Content starts

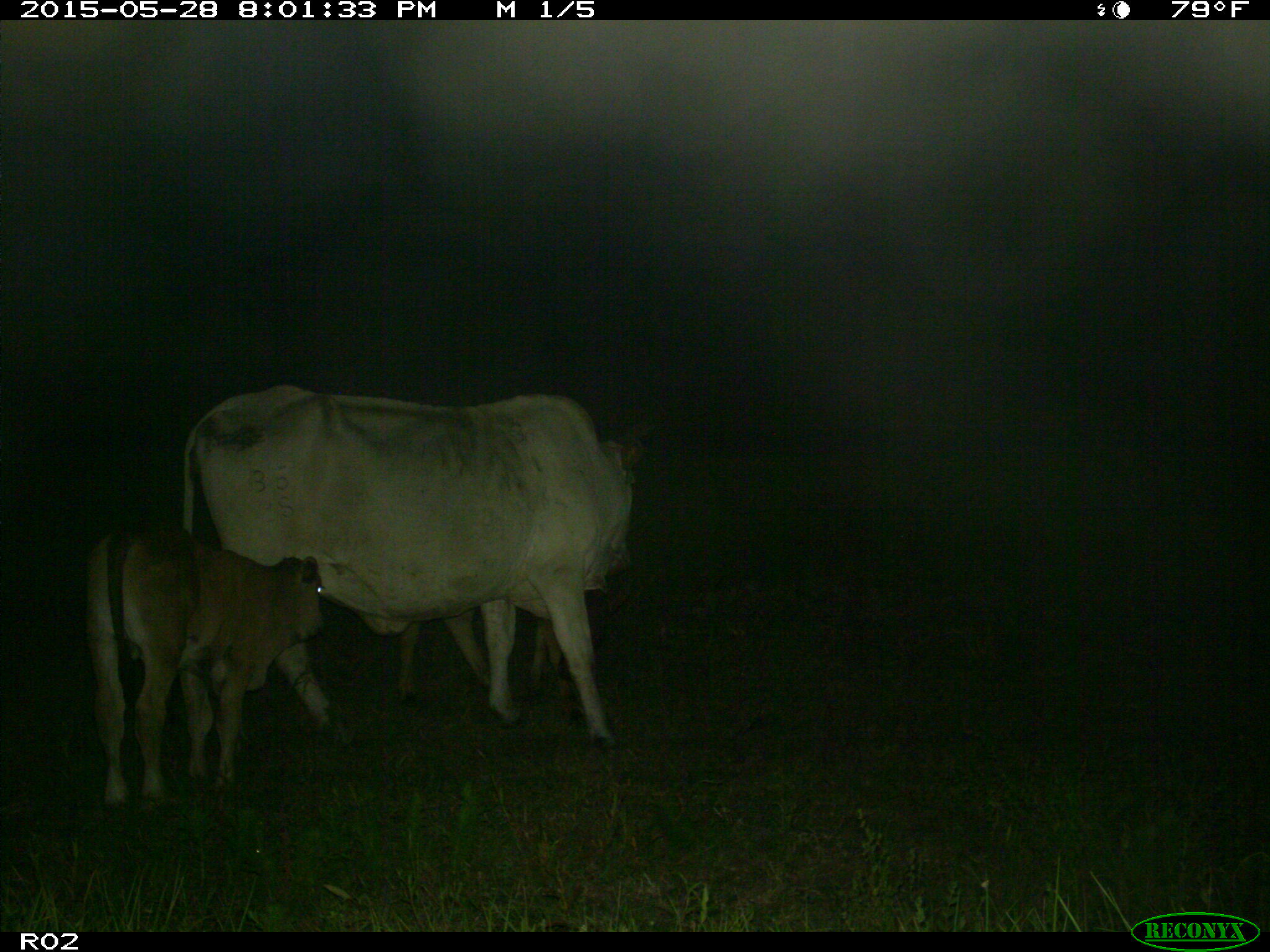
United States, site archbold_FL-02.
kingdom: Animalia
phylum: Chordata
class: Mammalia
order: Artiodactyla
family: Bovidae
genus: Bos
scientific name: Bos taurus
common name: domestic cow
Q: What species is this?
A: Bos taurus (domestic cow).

Content ends

Give back every line of the material above word for word, leaving out the pictures.

United States, site archbold_FL-02.
kingdom: Animalia
phylum: Chordata
class: Mammalia
order: Artiodactyla
family: Bovidae
genus: Bos
scientific name: Bos taurus
common name: domestic cow
Q: What species is this?
A: Bos taurus (domestic cow).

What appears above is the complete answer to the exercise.